Подруги поднялись со скамейки, скрипнула дверь сортира, под чьими-то шагами зашуршал гравий. Старушка стрельнула крысиными глазками, но тут же отвела взгляд, а та, что потолще, с бельем, направила свои красные прожекторы сначала на источник звука, потом обратно на спутницу и заявила: доча-то едет небось, и медленно двинулась в сторону поезда. Ее собеседница подняла с земли пыльные сумки и зашаркала за ней, как будто шла на лыжах. Тихими мышками они проскользнули в поезд и тут же спрятались в одном из тускло освещенных купе. Кроме них, там по-чти никого не было – только в углу сидел какой-то толстяк, прилипнув спиной к стене, с его лица градом лил пот, так что подушка намокла. В поезде стояла духота, но все окна были наглухо закрыты, а между стеклами, тщетно пытаясь найти путь на свободу, бились мухи. Присядем-ка, сказала толстуха с бородавками, которая вдруг стала за главную, и широким жестом показала на диван, приглашая подругу сесть. Та забилась в угол к окошку и сняла шляпу с таким облегчением, будто сорвала с головы терновый венок. Толстуха принялась расшнуровывать ботинки, чтобы дать отдых опухшим щиколоткам, напоминавшим тесто, поднимающееся за бортики корыта. Кто-то приоткрыл дверь купе, сквозь щель откуда-то из леса донеслись выстрелы, но тут же навстречу бурной рекой хлынул встречный поезд, и капли тихих звуков утонули в мощном потоке. Поезд тронулся. Значит, доча-то здесь, сказала толстуха, вбивая клин в вязкую тишину, где она будет ждать? Из слегка приоткрытого окна тянуло сквозняком. Тонкая струя воздуха брызнула ей прямо в лицо. Не то, подумала она, не то.
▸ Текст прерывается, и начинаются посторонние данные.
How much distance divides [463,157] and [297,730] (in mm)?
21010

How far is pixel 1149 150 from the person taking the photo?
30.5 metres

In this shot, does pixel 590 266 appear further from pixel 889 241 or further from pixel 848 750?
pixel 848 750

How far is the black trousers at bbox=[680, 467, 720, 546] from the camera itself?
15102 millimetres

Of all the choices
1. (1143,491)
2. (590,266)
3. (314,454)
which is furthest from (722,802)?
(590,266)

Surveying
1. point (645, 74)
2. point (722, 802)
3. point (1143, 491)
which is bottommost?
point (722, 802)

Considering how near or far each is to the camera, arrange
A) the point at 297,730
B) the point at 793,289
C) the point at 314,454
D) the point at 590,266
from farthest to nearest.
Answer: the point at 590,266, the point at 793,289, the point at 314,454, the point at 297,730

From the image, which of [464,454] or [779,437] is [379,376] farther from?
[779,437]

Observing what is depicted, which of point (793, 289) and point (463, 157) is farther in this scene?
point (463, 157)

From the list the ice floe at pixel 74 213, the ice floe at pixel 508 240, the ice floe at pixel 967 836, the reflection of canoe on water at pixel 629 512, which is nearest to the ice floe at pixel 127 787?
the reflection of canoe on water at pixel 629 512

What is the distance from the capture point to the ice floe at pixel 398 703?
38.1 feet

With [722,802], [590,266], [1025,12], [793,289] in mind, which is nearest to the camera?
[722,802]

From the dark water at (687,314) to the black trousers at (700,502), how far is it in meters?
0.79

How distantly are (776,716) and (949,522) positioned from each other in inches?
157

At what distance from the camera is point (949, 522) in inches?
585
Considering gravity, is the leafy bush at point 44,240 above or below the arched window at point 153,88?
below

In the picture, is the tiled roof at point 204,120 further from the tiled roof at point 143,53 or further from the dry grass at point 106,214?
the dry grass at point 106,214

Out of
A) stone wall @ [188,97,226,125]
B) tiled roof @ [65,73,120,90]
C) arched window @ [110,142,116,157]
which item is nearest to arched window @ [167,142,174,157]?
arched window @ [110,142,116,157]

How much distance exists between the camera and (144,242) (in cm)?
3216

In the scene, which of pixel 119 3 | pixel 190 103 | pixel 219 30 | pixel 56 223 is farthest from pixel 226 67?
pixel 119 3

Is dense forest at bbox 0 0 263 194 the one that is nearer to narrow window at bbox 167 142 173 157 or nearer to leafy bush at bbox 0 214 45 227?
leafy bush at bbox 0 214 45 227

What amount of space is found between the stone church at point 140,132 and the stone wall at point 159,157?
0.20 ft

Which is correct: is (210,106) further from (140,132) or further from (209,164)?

В этот момент у нее дома кто-то на втором этаже закрыл окно. Над равниной проплыла церковь, за ней – ряды строительных лесов, и поезд въехал в прохладный тоннель леса. Потный господин у окна положил на лицо носовой платок. Ткань тут же впитала влагу, словно промокашка, и облепила черты лица посмертной маской. Не то, не то. Да, Ирен, сказала Мария Сандстрём, чувствуя, как терновый венец давит на голо-ву, хотя шляпа осталась лежать на полке, и ее прошиб пот.